Felder, Inhaltsverzeichnis und Fußnoten

Felder wie Inhaltsverzeichnis oder automatische Nummerierungen sollten aktualisiert werden: Rechtsklick → Felder aktualisieren oder über Menü Ansicht → Aktualisieren. Fußnoten- und Endnotenpositionen prüfen; bei Bedarf Fußnoten neu formatieren, da sie zwischen Programmen unterschiedlich behandelt werden.

Track Changes und Kommentare

Überarbeitungsverfolgung wird nicht immer korrekt übernommen. Konvertieren Sie bei Bedarf in Word vor dem Export alle Überarbeitungen in akzeptierten Text (Änderungen annehmen/ablehnen) und exportieren Kommentare separat oder kopieren Sie sie manuell.

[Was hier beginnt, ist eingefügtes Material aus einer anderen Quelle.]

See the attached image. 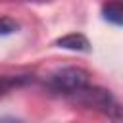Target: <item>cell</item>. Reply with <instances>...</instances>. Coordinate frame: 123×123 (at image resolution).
<instances>
[{
	"mask_svg": "<svg viewBox=\"0 0 123 123\" xmlns=\"http://www.w3.org/2000/svg\"><path fill=\"white\" fill-rule=\"evenodd\" d=\"M86 85H88V73L81 67H62L48 77V86L63 94H75Z\"/></svg>",
	"mask_w": 123,
	"mask_h": 123,
	"instance_id": "cell-1",
	"label": "cell"
},
{
	"mask_svg": "<svg viewBox=\"0 0 123 123\" xmlns=\"http://www.w3.org/2000/svg\"><path fill=\"white\" fill-rule=\"evenodd\" d=\"M77 96H79V100L85 104V106H88V108H96V110H100V111H104V113H108V115H113L115 119L119 117V106H117V102L113 100V96L108 92V90H104V88H90L88 85L85 86V88H81L79 92H75Z\"/></svg>",
	"mask_w": 123,
	"mask_h": 123,
	"instance_id": "cell-2",
	"label": "cell"
},
{
	"mask_svg": "<svg viewBox=\"0 0 123 123\" xmlns=\"http://www.w3.org/2000/svg\"><path fill=\"white\" fill-rule=\"evenodd\" d=\"M58 48H65V50H77V52H86L90 48L88 44V38L81 33H71V35H65V37H60L56 42H54Z\"/></svg>",
	"mask_w": 123,
	"mask_h": 123,
	"instance_id": "cell-3",
	"label": "cell"
},
{
	"mask_svg": "<svg viewBox=\"0 0 123 123\" xmlns=\"http://www.w3.org/2000/svg\"><path fill=\"white\" fill-rule=\"evenodd\" d=\"M102 15L106 21L113 23V25H121L123 23V6H121V0H110L104 4L102 8Z\"/></svg>",
	"mask_w": 123,
	"mask_h": 123,
	"instance_id": "cell-4",
	"label": "cell"
},
{
	"mask_svg": "<svg viewBox=\"0 0 123 123\" xmlns=\"http://www.w3.org/2000/svg\"><path fill=\"white\" fill-rule=\"evenodd\" d=\"M27 79L25 77H15V75H0V96L8 94L10 90L25 85Z\"/></svg>",
	"mask_w": 123,
	"mask_h": 123,
	"instance_id": "cell-5",
	"label": "cell"
},
{
	"mask_svg": "<svg viewBox=\"0 0 123 123\" xmlns=\"http://www.w3.org/2000/svg\"><path fill=\"white\" fill-rule=\"evenodd\" d=\"M19 29V23L12 17H6L2 15L0 17V37H6V35H12V33H17Z\"/></svg>",
	"mask_w": 123,
	"mask_h": 123,
	"instance_id": "cell-6",
	"label": "cell"
},
{
	"mask_svg": "<svg viewBox=\"0 0 123 123\" xmlns=\"http://www.w3.org/2000/svg\"><path fill=\"white\" fill-rule=\"evenodd\" d=\"M0 123H23V121H21V119H17V117L4 115V117H0Z\"/></svg>",
	"mask_w": 123,
	"mask_h": 123,
	"instance_id": "cell-7",
	"label": "cell"
}]
</instances>
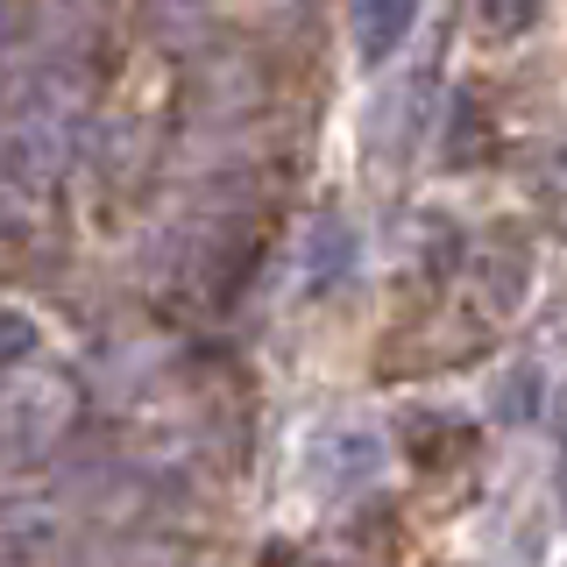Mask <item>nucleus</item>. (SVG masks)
Instances as JSON below:
<instances>
[{
  "mask_svg": "<svg viewBox=\"0 0 567 567\" xmlns=\"http://www.w3.org/2000/svg\"><path fill=\"white\" fill-rule=\"evenodd\" d=\"M419 0H354V43H362V58L377 64L390 50L404 43V29H412Z\"/></svg>",
  "mask_w": 567,
  "mask_h": 567,
  "instance_id": "obj_1",
  "label": "nucleus"
}]
</instances>
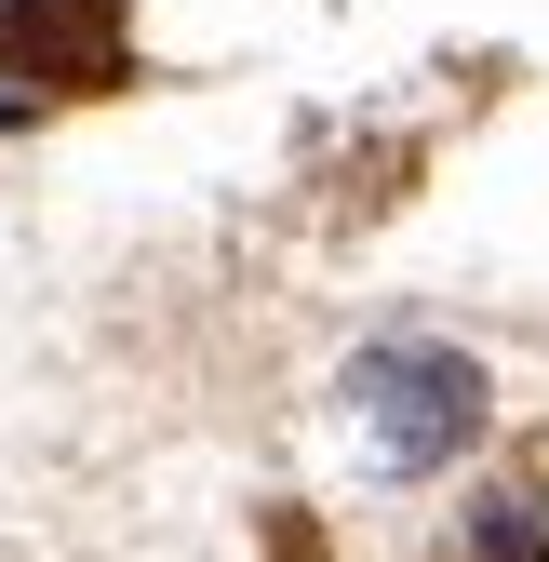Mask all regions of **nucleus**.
<instances>
[{
    "instance_id": "f257e3e1",
    "label": "nucleus",
    "mask_w": 549,
    "mask_h": 562,
    "mask_svg": "<svg viewBox=\"0 0 549 562\" xmlns=\"http://www.w3.org/2000/svg\"><path fill=\"white\" fill-rule=\"evenodd\" d=\"M349 402H362V442L389 469H442V456L483 442V415H496V389H483L469 348H376V362L349 375Z\"/></svg>"
},
{
    "instance_id": "f03ea898",
    "label": "nucleus",
    "mask_w": 549,
    "mask_h": 562,
    "mask_svg": "<svg viewBox=\"0 0 549 562\" xmlns=\"http://www.w3.org/2000/svg\"><path fill=\"white\" fill-rule=\"evenodd\" d=\"M0 67L41 94L121 81V0H0Z\"/></svg>"
}]
</instances>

Endkorrektur und Abspeichern

Verwenden Sie die Funktion „Formatvorlagen anwenden“ und definieren Sie Ihre eigenen Vorlagen, um das Layout zu vereinheitlichen. Zum Schluss speichern Sie das Dokument im gewünschten Format; wenn das Ziel wieder ein Word-Dokument ist, speichern Sie als .docx und prüfen das Ergebnis in Word. Bei regelmäßiger Zusammenarbeit mit Word-Nutzern empfiehlt sich das Verwenden von LibreOffice, da es oft bessere Kompatibilität bietet.

Praktische Tipps zur Vermeidung

Wenn möglich, lassen Sie den Ersteller des Dokuments eine vereinfachte Formatierung verwenden (Standardvorlagen, keine verschachtelten Tabellen, native Bilder statt OLE). Für kritische Layouts (z. B. Flyer) erstellen Sie PDF in Word und bearbeiten nicht in OpenOffice.